# Project 1 hints

Here is one way to perform the experiments. In the text below, n refers to the number of variables in the CNF and m the number of clauses.

## 1. Finding hard problems

In the Mitchell/Cook paper, they did an experiment (p.8) on DPLL, showing that at a certain point the problems become very hard, and then drops off. It is related to the structure of the CNF. The second graph shows the relationship between the % of problems solvable in the range. You can carry out a similar experiment with a couple of different values for n to see if you get similar results.

## 2. Tuning Walksat

Initially Walksat seems to perform much worse than DPLL. However, when given good parameter values, Walksat can do very well. In the "Evidence for Invariant ..." paper, they describe such phenonmenon. You can implement sophisicated adjustment described in the paper. A more straightfoward approach is to take a number of harder problems (which you know how to generate from part 1) and run different values of Nflips, Nrestarts and p against it. To test the values of one parameter, you need to fix the other parameters. For example, to test for values of p, you need to fix Nflips and Nrestarts.

## 3. Comparing DPLL & Walksat

From part 1 above, you should now be able to tell what are easy and hard problems, and generate them accordingly. Try to run Walksat and DPLL on these problems, and see what happens. One possible way to evaluate the algorithms is to cut off the search at a fixed time, say a few minutes. Find some n so that DPLL fails within the time threshold, and test how Walksat performs given the timethreshold. You can make plots similar to figure 1 of Mitchell/Cook paper, but with data for both DPLL and Walksat.
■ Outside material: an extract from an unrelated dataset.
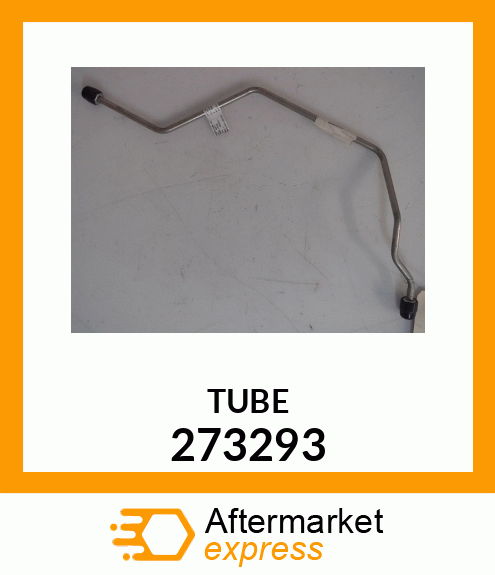 TUBE 273293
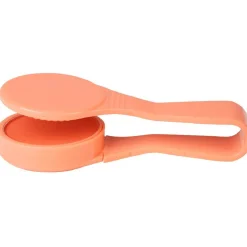 Brosse colorante^Gifi Best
You can vary the length of clauses in part 1 to get a sense of how length of clause affects problem hardness, .e.g instead of using 3-CNF in Figure 1 of Mitchell/Cook paper, you can try the same experiments with 5-CNF or 7-CNF to see how the results differs from 3-CNF. In part 2 and 3, you shouldn't worry about the length, instead focus on choosing a range of m and n that would perform reasonably on your solvers. In the Mitchell/Cook paper, they have n=50 and m ranging from 2 to 8, but depending on your implementation of your solvers and the time you have, you may want to change these numbers. You'd have trouble finishing the project if the problems take an hour to run, but would probably be ok if they run for 10 or 15 minutes or less. The important thing about this project is to find the critical region of change shown in Figure 1 of the Mitchell/Cook paper and see how Walksat and DPLL perform before, during and after this critical region. For each configuration of CNF you test with different n and m, remember to generate a number of different CNFs with that configuration and get an average; otherwise, your data may not be well-behaved. If you want to plot the graph in the bottom half of Figure 1 in the Mitchell paper, you also need a meaningful sample size. How big a sample would vary for different generators/solvers. You can start with some arbitrary size say 20 or 30, and add to the dataset if the plots doesn't look quite like Figure 1.

If you are running out of time and can't read all the papers, you should at least try to understand section 3 of the Mitchell/Cook paper.

Also remember to run each problem instance with Walksat for a few times to get an average number, since its performance varies from run to run, you need to get an average across a few runs.

There are alternative versions of walksat, one flipping v from all available variables, and one from a random unsatisfied clause. You can choose to implement either, the Weld version should give a better hill climbing heuristic, even though it's slower on each flip. In the end my guess is the improvement in speed per flip you get from the faster approach may be offset by the more number of flips required to reach the goal, but the choice is up to you, just remember to state what you're implementing in your report. It would also be interesting to compare both versions of Walksat empirically.